そもそも手書き時代の文書はケの大小が判別しにくい。ケに限らずひらがな、カタカナは漢字より小さく書く傾向があるため、伝統的な明朝体、ゴシック体でも字体は小さめで「ケ・ヶ」の見分けはつきにくかった。それが近年になって「ゴナ」「ナール」といったスペースいっぱいに広がったフォントが目立つようになり、それで大小の差が少しばかり顕在化したのかもしれない。
町名にカタカナの「ガ」を使う町もある
自治体によっては町名にカタカナの「ガ」を用いる例もあり、神奈川県鎌倉市の町名では由比ガ浜、稲村ガ崎、七里ガ浜と表記するのが正式で、江ノ島電鉄の由比ヶ浜駅、稲村ヶ崎駅、七里ヶ浜駅とは異なっている。市が管理する施設なども同様で、由比ヶ浜(自然地名)に面した「由比ガ浜海水浴場」や「鎌倉海浜公園由比ガ浜地区」といった具合だ。

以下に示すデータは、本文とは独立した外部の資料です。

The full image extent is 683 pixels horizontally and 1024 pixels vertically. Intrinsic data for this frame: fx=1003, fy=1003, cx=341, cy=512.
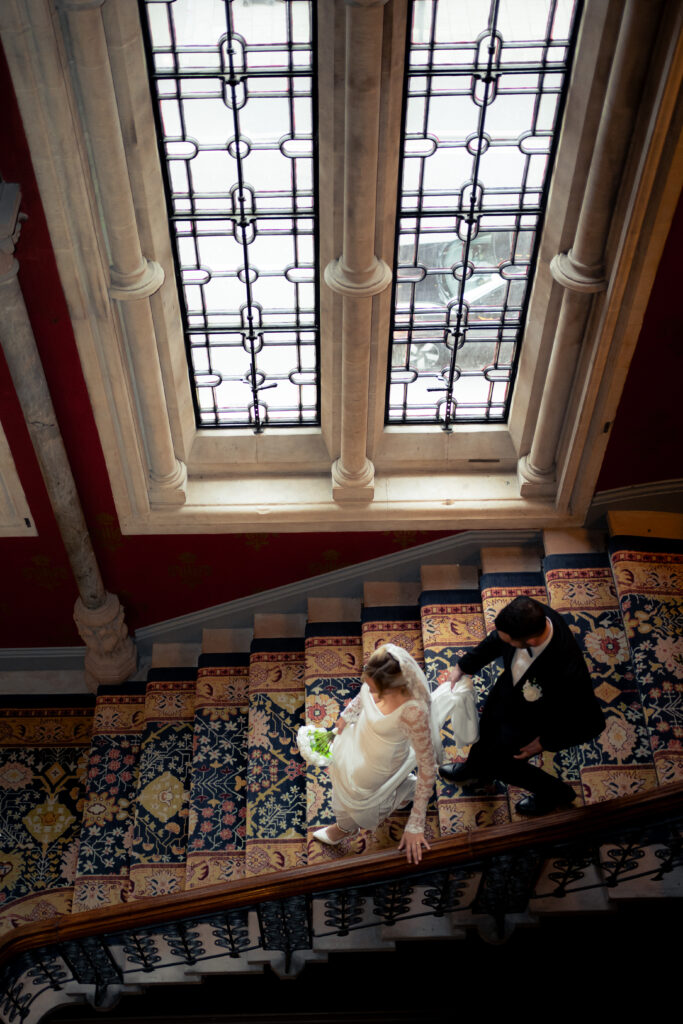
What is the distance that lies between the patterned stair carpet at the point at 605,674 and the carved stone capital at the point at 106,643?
2696mm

関西では兵庫県宝塚市が「ガ」で統一しており、泉ガ丘、桜ガ丘、長寿ガ丘など数多く、すみれガ丘、花屋敷つつじガ丘などひらがなとガの混在も見られる。「ふじガ丘」の表記などにはだいぶ違和感もあるが、慣れるものだろうか。鎌倉市と宝塚市の「ガ」の大半は昭和40年代の住居表示の実施を機に誕生した。